» **Text excerpt**:

The maximum semaphores per semaphore set.
A system-wide limit on the number of semaphores in all semaphore sets.
The maximum number of operations that may be specified in a semop(2) call.
A system-wide limit on the maximum number of semaphore identifiers.
/proc/sys/kernel/sg-big-buff
This file shows the size of the generic SCSI device (sg) buffer. You can't tune it just yet, but you could change it at compile time by editing include/scsi/sg.h and changing the value of SG_BIG_BUFF. However, there shouldn't be any reason to change this value.
/proc/sys/kernel/shm_rmid_forced (since Linux 3.1)
If this file is set to 1, all System V shared memory segments will be marked for destruction as soon as the number of attached processes falls to zero; in other words, it is no longer possible to create shared memory segments that exist independently of any attached process.
The effect is as though a shmctl(2) IPC_RMID is performed on all existing segments as well as all segments created in the future (until this file is reset to 0). Note that existing segments that are attached to no process will be immediately destroyed when this file is set to 1. Setting this option will also destroy segments that were created, but never attached, upon termination of the process that created the segment with shmget(2).
Setting this file to 1 provides a way of ensuring that all System V shared memory segments are counted against the resource usage and resource limits (see the description of RLIMIT_AS in getrlimit(2)) of at least one process.
Because setting this file to 1 produces behavior that is nonstandard and could also break existing applications, the default value in this file is 0. Set this file to 1 only if you have a good understanding of the semantics of the applications using System V shared memory on your system.
/proc/sys/kernel/shmall (since Linux 2.2)
This file contains the system-wide limit on the total number of pages of System V shared memory.
/proc/sys/kernel/shmmax (since Linux 2.2)
This file can be used to query and set the run-time limit on the maximum (System V IPC) shared memory segment size that can be created. Shared memory segments up to 1 GB are now supported in the kernel. This value defaults to SHMMAX.
/proc/sys/kernel/shmmni (since Linux 2.4)
This file specifies the system-wide maximum number of System V shared memory segments that can be created.
/proc/sys/kernel/sysctl_writes_strict (since Linux 3.16)
The value in this file determines how the file offset affects the behavior of updating entries in files under /proc/sys. The file has three possible values:
-1
This provides legacy handling, with no printk warnings. Each write(2) must fully contain the value to be written, and multiple writes on the same file descriptor will overwrite the entire value, regardless of the file position.
0
(default) This provides the same behavior as for -1, but printk warnings are written for processes that perform writes when the file offset is not 0.

» **Information provided**:

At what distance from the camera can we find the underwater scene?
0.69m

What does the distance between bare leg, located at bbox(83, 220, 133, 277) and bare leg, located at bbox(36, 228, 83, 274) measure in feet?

» **Parts of the exercise**:
(1) In the /proc/sys/kernel excerpt, replace "System V" with "SysV" in the part that opens with the words containing "This file contains" and closes with "segments that can be created.", then write out that part.
(2) Render this sentence from the /proc/sys/kernel excerpt in Spanish: "This file specifies the system-wide maximum number of System V shared memory segments that can be created."
(3) According to the /proc/sys/kernel excerpt, what is the default value in /proc/sys/kernel/shm_rmid_forced?
None of the lines are needed here.

» **Answers given**:
(1)
This file contains the system-wide limit on the total number of pages of SysV shared memory.
/proc/sys/kernel/shmmax (since Linux 2.2)
This file can be used to query and set the run-time limit on the maximum (SysV IPC) shared memory segment size that can be created. Shared memory segments up to 1 GB are now supported in the kernel. This value defaults to SHMMAX.
/proc/sys/kernel/shmmni (since Linux 2.4)
This file specifies the system-wide maximum number of SysV shared memory segments that can be created.

(2) Este archivo especifica el número máximo, a nivel de todo el sistema, de segmentos de memoria compartida de System V que se pueden crear.

(3) 0